:: THE REQUEST ::
Without altering anything, output the material below.

"""

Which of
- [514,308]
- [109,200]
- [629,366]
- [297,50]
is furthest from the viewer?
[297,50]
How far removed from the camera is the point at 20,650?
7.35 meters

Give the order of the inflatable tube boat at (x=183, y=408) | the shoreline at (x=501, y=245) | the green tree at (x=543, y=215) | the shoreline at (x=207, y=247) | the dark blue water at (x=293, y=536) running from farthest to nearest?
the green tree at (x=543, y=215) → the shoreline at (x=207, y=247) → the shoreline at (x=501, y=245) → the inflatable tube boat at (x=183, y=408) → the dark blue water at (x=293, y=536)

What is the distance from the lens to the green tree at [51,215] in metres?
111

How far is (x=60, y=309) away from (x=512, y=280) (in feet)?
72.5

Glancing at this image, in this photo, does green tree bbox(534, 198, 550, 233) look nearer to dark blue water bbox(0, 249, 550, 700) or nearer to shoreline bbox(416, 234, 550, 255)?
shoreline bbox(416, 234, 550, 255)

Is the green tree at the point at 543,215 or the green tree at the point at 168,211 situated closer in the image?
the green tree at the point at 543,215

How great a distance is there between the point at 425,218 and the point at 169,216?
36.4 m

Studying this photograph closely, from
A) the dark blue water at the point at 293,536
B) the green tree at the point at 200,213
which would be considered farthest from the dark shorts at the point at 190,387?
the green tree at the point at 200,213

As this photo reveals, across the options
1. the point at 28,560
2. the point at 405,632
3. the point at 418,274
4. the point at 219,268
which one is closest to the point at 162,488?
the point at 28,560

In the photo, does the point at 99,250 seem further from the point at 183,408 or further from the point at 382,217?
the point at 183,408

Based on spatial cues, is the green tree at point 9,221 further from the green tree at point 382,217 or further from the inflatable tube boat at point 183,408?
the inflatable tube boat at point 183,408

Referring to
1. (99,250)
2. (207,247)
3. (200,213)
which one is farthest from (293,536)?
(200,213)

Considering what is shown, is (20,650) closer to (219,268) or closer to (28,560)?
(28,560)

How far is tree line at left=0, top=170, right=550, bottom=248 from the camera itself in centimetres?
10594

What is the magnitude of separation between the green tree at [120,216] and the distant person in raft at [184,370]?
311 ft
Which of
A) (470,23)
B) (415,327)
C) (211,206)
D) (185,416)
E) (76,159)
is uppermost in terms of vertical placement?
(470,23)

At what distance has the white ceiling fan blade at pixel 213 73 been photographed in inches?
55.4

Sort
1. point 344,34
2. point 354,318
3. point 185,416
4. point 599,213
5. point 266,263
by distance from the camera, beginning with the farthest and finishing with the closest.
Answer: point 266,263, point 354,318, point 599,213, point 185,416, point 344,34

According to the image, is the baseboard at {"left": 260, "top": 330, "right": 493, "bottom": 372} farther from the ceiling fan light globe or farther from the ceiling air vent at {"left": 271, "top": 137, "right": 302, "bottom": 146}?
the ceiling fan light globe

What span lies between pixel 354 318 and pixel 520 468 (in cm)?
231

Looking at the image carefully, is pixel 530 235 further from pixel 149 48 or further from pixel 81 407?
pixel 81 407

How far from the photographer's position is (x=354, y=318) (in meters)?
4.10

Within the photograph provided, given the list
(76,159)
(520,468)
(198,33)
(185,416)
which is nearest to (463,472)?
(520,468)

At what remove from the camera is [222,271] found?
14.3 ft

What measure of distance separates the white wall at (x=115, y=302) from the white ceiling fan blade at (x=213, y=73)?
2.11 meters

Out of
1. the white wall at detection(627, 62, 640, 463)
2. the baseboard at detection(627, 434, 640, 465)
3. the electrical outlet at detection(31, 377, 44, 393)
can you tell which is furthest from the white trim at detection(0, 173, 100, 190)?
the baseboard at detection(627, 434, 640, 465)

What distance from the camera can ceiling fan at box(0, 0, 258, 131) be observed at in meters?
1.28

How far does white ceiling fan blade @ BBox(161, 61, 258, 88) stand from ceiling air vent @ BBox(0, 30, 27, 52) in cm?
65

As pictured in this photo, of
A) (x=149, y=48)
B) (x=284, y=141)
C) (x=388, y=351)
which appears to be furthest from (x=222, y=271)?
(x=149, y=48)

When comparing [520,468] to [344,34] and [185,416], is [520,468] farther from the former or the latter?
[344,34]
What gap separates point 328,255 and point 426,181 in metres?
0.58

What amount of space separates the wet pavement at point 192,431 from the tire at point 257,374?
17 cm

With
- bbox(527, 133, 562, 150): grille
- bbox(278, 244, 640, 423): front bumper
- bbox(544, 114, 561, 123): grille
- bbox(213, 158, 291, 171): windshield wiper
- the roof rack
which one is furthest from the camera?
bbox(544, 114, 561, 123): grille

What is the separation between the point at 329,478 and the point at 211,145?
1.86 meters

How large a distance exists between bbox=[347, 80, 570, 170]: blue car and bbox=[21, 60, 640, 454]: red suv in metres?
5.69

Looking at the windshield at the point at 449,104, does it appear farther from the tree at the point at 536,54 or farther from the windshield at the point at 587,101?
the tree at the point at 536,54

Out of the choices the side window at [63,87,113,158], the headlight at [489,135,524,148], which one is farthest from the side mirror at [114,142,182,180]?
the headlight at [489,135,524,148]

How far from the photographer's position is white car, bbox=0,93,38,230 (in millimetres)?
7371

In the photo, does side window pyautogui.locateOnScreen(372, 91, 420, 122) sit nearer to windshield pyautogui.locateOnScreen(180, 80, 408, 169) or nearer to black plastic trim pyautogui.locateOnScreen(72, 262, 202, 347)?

"""

:: REPLY TO THE TASK ::
Which of
- [514,308]
- [109,200]
- [629,366]
- [297,50]
is furthest from the viewer?
[297,50]
How far removed from the camera is the point at 20,650?
7.35 meters

Give the order of the inflatable tube boat at (x=183, y=408) | the shoreline at (x=501, y=245) | the green tree at (x=543, y=215) | the shoreline at (x=207, y=247) | the dark blue water at (x=293, y=536) running from farthest to nearest?
the green tree at (x=543, y=215) → the shoreline at (x=207, y=247) → the shoreline at (x=501, y=245) → the inflatable tube boat at (x=183, y=408) → the dark blue water at (x=293, y=536)

What is the distance from the lens to the green tree at [51,215] in metres?
111

How far is (x=60, y=309) away from (x=512, y=280) (in feet)?
72.5

Glancing at this image, in this photo, does green tree bbox(534, 198, 550, 233) look nearer to dark blue water bbox(0, 249, 550, 700) or nearer to shoreline bbox(416, 234, 550, 255)?
shoreline bbox(416, 234, 550, 255)

Is the green tree at the point at 543,215 or the green tree at the point at 168,211 situated closer in the image?
the green tree at the point at 543,215

How great a distance is there between the point at 425,218 and the point at 169,216?
36.4 m

Studying this photograph closely, from
A) the dark blue water at the point at 293,536
B) the green tree at the point at 200,213
which would be considered farthest from the dark shorts at the point at 190,387?
the green tree at the point at 200,213

As this photo reveals, across the options
1. the point at 28,560
2. the point at 405,632
3. the point at 418,274
4. the point at 219,268
which one is closest to the point at 162,488?
the point at 28,560

In the photo, does the point at 99,250 seem further from the point at 183,408 or further from the point at 382,217?
the point at 183,408

Based on spatial cues, is the green tree at point 9,221 further from the green tree at point 382,217 or further from the inflatable tube boat at point 183,408?
the inflatable tube boat at point 183,408

Referring to
1. (99,250)
2. (207,247)
3. (200,213)
which one is farthest from (293,536)?
(200,213)

Considering what is shown, is (20,650) closer to (219,268) or closer to (28,560)?
(28,560)

How far is tree line at left=0, top=170, right=550, bottom=248 from the camera itself in centimetres?
10594

What is the magnitude of separation between the green tree at [120,216] and the distant person in raft at [184,370]?
311 ft
Which of
A) (470,23)
B) (415,327)
C) (211,206)
D) (185,416)
E) (76,159)
is uppermost in terms of vertical placement?
(470,23)

At what distance has the white ceiling fan blade at pixel 213 73 been photographed in inches?
55.4

Sort
1. point 344,34
2. point 354,318
3. point 185,416
4. point 599,213
5. point 266,263
by distance from the camera, beginning with the farthest and finishing with the closest.
Answer: point 266,263, point 354,318, point 599,213, point 185,416, point 344,34

According to the image, is the baseboard at {"left": 260, "top": 330, "right": 493, "bottom": 372} farther from the ceiling fan light globe or farther from the ceiling air vent at {"left": 271, "top": 137, "right": 302, "bottom": 146}?
the ceiling fan light globe

What span lies between pixel 354 318 and pixel 520 468 (in cm)?
231

Looking at the image carefully, is pixel 530 235 further from pixel 149 48 or further from pixel 81 407?
pixel 81 407

How far from the photographer's position is (x=354, y=318) (in meters)?
4.10

Within the photograph provided, given the list
(76,159)
(520,468)
(198,33)
(185,416)
which is nearest to (463,472)?
(520,468)

At what remove from the camera is [222,271] found?
14.3 ft

What measure of distance separates the white wall at (x=115, y=302) from the white ceiling fan blade at (x=213, y=73)?
2.11 meters

Out of
1. the white wall at detection(627, 62, 640, 463)
2. the baseboard at detection(627, 434, 640, 465)
3. the electrical outlet at detection(31, 377, 44, 393)
can you tell which is furthest from the white trim at detection(0, 173, 100, 190)?
the baseboard at detection(627, 434, 640, 465)

What distance from the camera can ceiling fan at box(0, 0, 258, 131) be observed at in meters?
1.28

How far does white ceiling fan blade @ BBox(161, 61, 258, 88) stand from ceiling air vent @ BBox(0, 30, 27, 52) in cm?
65

As pictured in this photo, of
A) (x=149, y=48)
B) (x=284, y=141)
C) (x=388, y=351)
which appears to be furthest from (x=222, y=271)?
(x=149, y=48)

When comparing [520,468] to [344,34] and [185,416], is [520,468] farther from the former or the latter?
[344,34]
What gap separates point 328,255 and point 426,181 in metres?
0.58

What amount of space separates the wet pavement at point 192,431 from the tire at point 257,374?
17 cm

With
- bbox(527, 133, 562, 150): grille
- bbox(278, 244, 640, 423): front bumper
- bbox(544, 114, 561, 123): grille
- bbox(213, 158, 291, 171): windshield wiper
- the roof rack
which one is furthest from the camera?
bbox(544, 114, 561, 123): grille

What is the separation between the point at 329,478 and the point at 211,145?
1.86 meters

How large a distance exists between bbox=[347, 80, 570, 170]: blue car and bbox=[21, 60, 640, 454]: red suv in metres?
5.69

Looking at the windshield at the point at 449,104, does it appear farther from the tree at the point at 536,54 or farther from the windshield at the point at 587,101?
the tree at the point at 536,54

Out of the choices the side window at [63,87,113,158], the headlight at [489,135,524,148], which one is farthest from the side mirror at [114,142,182,180]?
the headlight at [489,135,524,148]

How far from the photographer's position is white car, bbox=0,93,38,230 (in millimetres)?
7371

In the photo, does side window pyautogui.locateOnScreen(372, 91, 420, 122) sit nearer to windshield pyautogui.locateOnScreen(180, 80, 408, 169) or nearer to black plastic trim pyautogui.locateOnScreen(72, 262, 202, 347)?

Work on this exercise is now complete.